Written problem:
Every record here needs to be written out again exactly.

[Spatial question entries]
==*==
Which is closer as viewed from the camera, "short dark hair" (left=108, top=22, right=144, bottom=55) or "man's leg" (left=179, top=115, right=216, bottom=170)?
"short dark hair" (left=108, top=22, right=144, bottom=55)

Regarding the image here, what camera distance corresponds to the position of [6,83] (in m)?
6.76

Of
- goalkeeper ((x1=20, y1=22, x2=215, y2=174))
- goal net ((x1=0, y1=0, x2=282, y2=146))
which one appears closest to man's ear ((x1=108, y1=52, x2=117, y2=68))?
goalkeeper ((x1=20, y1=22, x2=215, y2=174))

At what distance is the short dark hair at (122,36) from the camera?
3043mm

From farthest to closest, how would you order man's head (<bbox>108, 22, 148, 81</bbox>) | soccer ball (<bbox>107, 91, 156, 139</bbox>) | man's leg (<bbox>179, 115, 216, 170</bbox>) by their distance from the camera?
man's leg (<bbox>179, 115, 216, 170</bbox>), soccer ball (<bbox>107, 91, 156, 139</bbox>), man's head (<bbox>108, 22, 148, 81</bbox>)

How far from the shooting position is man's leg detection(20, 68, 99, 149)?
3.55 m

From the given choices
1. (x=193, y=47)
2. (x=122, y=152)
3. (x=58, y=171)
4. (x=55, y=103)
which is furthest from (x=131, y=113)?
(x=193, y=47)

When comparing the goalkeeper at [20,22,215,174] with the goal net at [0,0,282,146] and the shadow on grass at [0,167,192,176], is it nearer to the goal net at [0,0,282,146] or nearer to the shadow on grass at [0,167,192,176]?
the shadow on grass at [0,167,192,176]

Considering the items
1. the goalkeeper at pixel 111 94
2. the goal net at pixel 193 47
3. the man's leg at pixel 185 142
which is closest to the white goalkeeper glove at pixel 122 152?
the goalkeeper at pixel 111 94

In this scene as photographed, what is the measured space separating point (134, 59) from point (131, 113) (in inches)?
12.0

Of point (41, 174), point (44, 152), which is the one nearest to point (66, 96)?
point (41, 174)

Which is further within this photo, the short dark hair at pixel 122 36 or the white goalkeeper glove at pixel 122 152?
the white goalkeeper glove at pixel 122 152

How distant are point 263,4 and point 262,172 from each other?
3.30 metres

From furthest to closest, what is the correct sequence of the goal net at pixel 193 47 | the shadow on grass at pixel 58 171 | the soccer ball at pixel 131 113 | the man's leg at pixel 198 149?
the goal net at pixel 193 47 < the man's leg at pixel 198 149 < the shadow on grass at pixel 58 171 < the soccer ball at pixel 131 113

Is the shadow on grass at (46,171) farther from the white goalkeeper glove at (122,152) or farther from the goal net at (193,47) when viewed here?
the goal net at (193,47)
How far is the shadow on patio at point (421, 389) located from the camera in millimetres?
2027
==*==
Answer to the task:
Which is closer as viewed from the camera, "short dark hair" (left=108, top=22, right=144, bottom=55) or "man's leg" (left=179, top=115, right=216, bottom=170)?
"short dark hair" (left=108, top=22, right=144, bottom=55)

Regarding the image here, what camera distance corresponds to the position of [6,83] (in m)?
6.76

Of
- goalkeeper ((x1=20, y1=22, x2=215, y2=174))
- goal net ((x1=0, y1=0, x2=282, y2=146))
which one appears closest to man's ear ((x1=108, y1=52, x2=117, y2=68))?
goalkeeper ((x1=20, y1=22, x2=215, y2=174))

At what distance is the short dark hair at (122,36) from the camera?
3043mm

From farthest to closest, how would you order man's head (<bbox>108, 22, 148, 81</bbox>) | soccer ball (<bbox>107, 91, 156, 139</bbox>) | man's leg (<bbox>179, 115, 216, 170</bbox>) by their distance from the camera?
man's leg (<bbox>179, 115, 216, 170</bbox>), soccer ball (<bbox>107, 91, 156, 139</bbox>), man's head (<bbox>108, 22, 148, 81</bbox>)

How far from the shooting position is man's leg detection(20, 68, 99, 149)?
3.55 m

From the given choices
1. (x=193, y=47)
2. (x=122, y=152)
3. (x=58, y=171)
4. (x=55, y=103)
which is furthest from (x=131, y=113)?
(x=193, y=47)

When comparing the goalkeeper at [20,22,215,174] with the goal net at [0,0,282,146] and the shadow on grass at [0,167,192,176], is it nearer to the goal net at [0,0,282,146] or nearer to the shadow on grass at [0,167,192,176]?
the shadow on grass at [0,167,192,176]

Considering the items
1. the goalkeeper at pixel 111 94
2. the goal net at pixel 193 47
3. the man's leg at pixel 185 142
which is closest to the white goalkeeper glove at pixel 122 152?
the goalkeeper at pixel 111 94

In this scene as photographed, what is the measured space separating point (134, 59) from point (131, 113) (in inches)?
12.0

Of point (41, 174), point (44, 152), which is the one nearest to point (66, 96)?
point (41, 174)

Which is further within this photo, the short dark hair at pixel 122 36 or the white goalkeeper glove at pixel 122 152?
the white goalkeeper glove at pixel 122 152

How distant are point 263,4 and point 262,172 from each other?
3.30 metres

From furthest to closest, what is the correct sequence of the goal net at pixel 193 47 | the shadow on grass at pixel 58 171 | the soccer ball at pixel 131 113 | the man's leg at pixel 198 149?
the goal net at pixel 193 47 < the man's leg at pixel 198 149 < the shadow on grass at pixel 58 171 < the soccer ball at pixel 131 113

Is the shadow on grass at (46,171) farther from the white goalkeeper glove at (122,152) or farther from the goal net at (193,47) when viewed here?
the goal net at (193,47)
How far is the shadow on patio at point (421, 389) located from the camera in millimetres?
2027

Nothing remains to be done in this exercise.